The problem:
Summarize the text below about the DISASS disassembler in two sentences.

Provided text:
- - -

The disassembler is written in machine code for speed and there is a short pause while the code is being assembled. DISASS makes extensive use of Basic ROM routines to save on space. I discussed most of the ROM routines employed here in EUG#53, but there are one or two extras which I'll outline later on. The amount of code saved by using ROM routines means that larger machine code programs can be resident in memory alongside the disassembler itself.

You are asked where you would like disassembly to begin. The number you type in must be a hexadecimal address of four digits or less without the ampersand ('&') prefix. For example, typing in 1100 will start disassembly at location &1100. This is where the disassembler code itself resides so you can disassemble the disassembler!

Type D to display the next machine code instruction. If the disassembler can't recognise the byte as being part of an instruction, question marks (???) are shown instead of a mnemonic. At any time you can type N and input another address and disassembly will continue at the new address. Pressing M will display a memory dump of several bytes starting from the current address.

How many bytes are displayed on one line depends on whether you are in decimal or hexadecimal mode. Press # (hash) to toggle between the two. In decimal mode five bytes will be displayed per line, in hexadecimal eight bytes are shown across each line of the screen. Having this memory dumping feature is extremely useful for displaying strings of data like VDU sequences.

Pressing # also affects the way numbers are printed after an immediate instruction, for example LDX #16 and LDX #&10 in decimal and hexadecimal mode respectively. It's surprising that most disassemblers don't have this feature. Even professionals don't use hexadecimal numbers all the time in their source code!

So, how does it work? When an assembly language listing is assembled, each mnemonic is translated into an opcode, a number between zero and 255. Not all values between zero and 255 are used, for example 0 is BRK and 1 is ORA, but no mnemonic exists which has an opcode value of 2. In fact, of the 256 possiblities only 152 are used.

- - -

Some rows:
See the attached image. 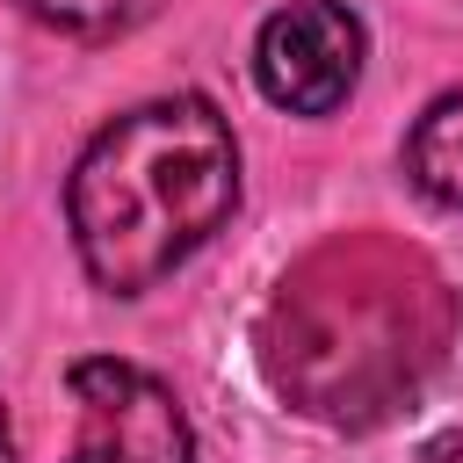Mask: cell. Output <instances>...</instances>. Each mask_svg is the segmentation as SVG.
Instances as JSON below:
<instances>
[{"label": "cell", "mask_w": 463, "mask_h": 463, "mask_svg": "<svg viewBox=\"0 0 463 463\" xmlns=\"http://www.w3.org/2000/svg\"><path fill=\"white\" fill-rule=\"evenodd\" d=\"M239 210V145L203 94H159L94 130L65 181L80 268L109 297L166 282Z\"/></svg>", "instance_id": "obj_1"}, {"label": "cell", "mask_w": 463, "mask_h": 463, "mask_svg": "<svg viewBox=\"0 0 463 463\" xmlns=\"http://www.w3.org/2000/svg\"><path fill=\"white\" fill-rule=\"evenodd\" d=\"M72 405H80V449L72 463H195V434L181 398L116 354H87L65 369Z\"/></svg>", "instance_id": "obj_2"}, {"label": "cell", "mask_w": 463, "mask_h": 463, "mask_svg": "<svg viewBox=\"0 0 463 463\" xmlns=\"http://www.w3.org/2000/svg\"><path fill=\"white\" fill-rule=\"evenodd\" d=\"M362 58H369L362 14L340 0H289L253 36V80L289 116H333L354 94Z\"/></svg>", "instance_id": "obj_3"}, {"label": "cell", "mask_w": 463, "mask_h": 463, "mask_svg": "<svg viewBox=\"0 0 463 463\" xmlns=\"http://www.w3.org/2000/svg\"><path fill=\"white\" fill-rule=\"evenodd\" d=\"M405 181H412L427 203L463 210V87L441 94V101L412 123V137H405Z\"/></svg>", "instance_id": "obj_4"}, {"label": "cell", "mask_w": 463, "mask_h": 463, "mask_svg": "<svg viewBox=\"0 0 463 463\" xmlns=\"http://www.w3.org/2000/svg\"><path fill=\"white\" fill-rule=\"evenodd\" d=\"M14 7L58 36H123L159 14V0H14Z\"/></svg>", "instance_id": "obj_5"}, {"label": "cell", "mask_w": 463, "mask_h": 463, "mask_svg": "<svg viewBox=\"0 0 463 463\" xmlns=\"http://www.w3.org/2000/svg\"><path fill=\"white\" fill-rule=\"evenodd\" d=\"M0 463H14V427H7V405H0Z\"/></svg>", "instance_id": "obj_6"}]
</instances>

- - -

Written answer:
DISASS is a disassembler written in machine code that uses Basic ROM routines to save space, so larger machine code programs can stay in memory alongside it, and disassembly begins at a hexadecimal address of four digits or less typed without the ampersand. Pressing D shows the next instruction, N moves to a new address, M dumps memory from the current address, and # switches between decimal and hexadecimal mode, which changes how many bytes appear per line and how numbers after an immediate instruction are printed.